Texto fornecido

------

Couro também é morte

Pintura: Twyla Francois

Caminhando pelo centro, sentou em um banco e observou os passantes. Jaquetas, casacos, bolsas, calçados, cintos, detalhes – quantos produtos em couro. Um homem abriu a porta do carro ao seu lado e viu que os bancos eram todos cobertos por couro.

Reconhecia couro de animais, algo que aprendeu com seu avô que décadas atrás foi proprietário de um curtume. Mas já não entendia a fixação humana pelo couro e como as pessoas podem não ver o que é o couro.

“Quantos sentiriam prazer em usar couro depois de ver a esfola de um animal abatido há poucos minutos? Mudaria alguma coisa? Prefiro acreditar que sim, porque o couro é a pele que protege um corpo. E as pessoas o usam de forma tão automática, e também por causa de sua ingente dissociação.”

Coçou a cabeça, levantou e caminhou. “Quantos químicos derramados em um pedaço de pele morta transformada em produto, uma pele arrancada após a violação e destruição de uma vida. Uma? Claro que não, olhe bem o que está diante de meus olhos.”

------

Registros listados
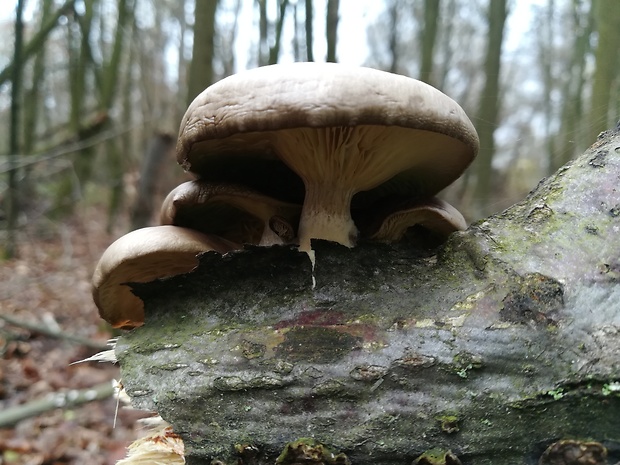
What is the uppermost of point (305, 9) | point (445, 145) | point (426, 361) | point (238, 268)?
point (305, 9)

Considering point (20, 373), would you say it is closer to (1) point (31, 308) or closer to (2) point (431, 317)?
(1) point (31, 308)

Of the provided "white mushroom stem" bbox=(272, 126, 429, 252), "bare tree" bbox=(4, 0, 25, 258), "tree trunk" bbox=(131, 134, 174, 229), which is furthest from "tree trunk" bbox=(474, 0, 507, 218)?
"bare tree" bbox=(4, 0, 25, 258)

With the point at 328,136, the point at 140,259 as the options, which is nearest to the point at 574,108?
the point at 328,136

------

Sua tarefa
No texto sobre o couro, com quem foi aprendido o reconhecimento do couro de animais? Responda, por favor, em uma frase.

Resposta
Foi com o avô, que décadas atrás foi proprietário de um curtume.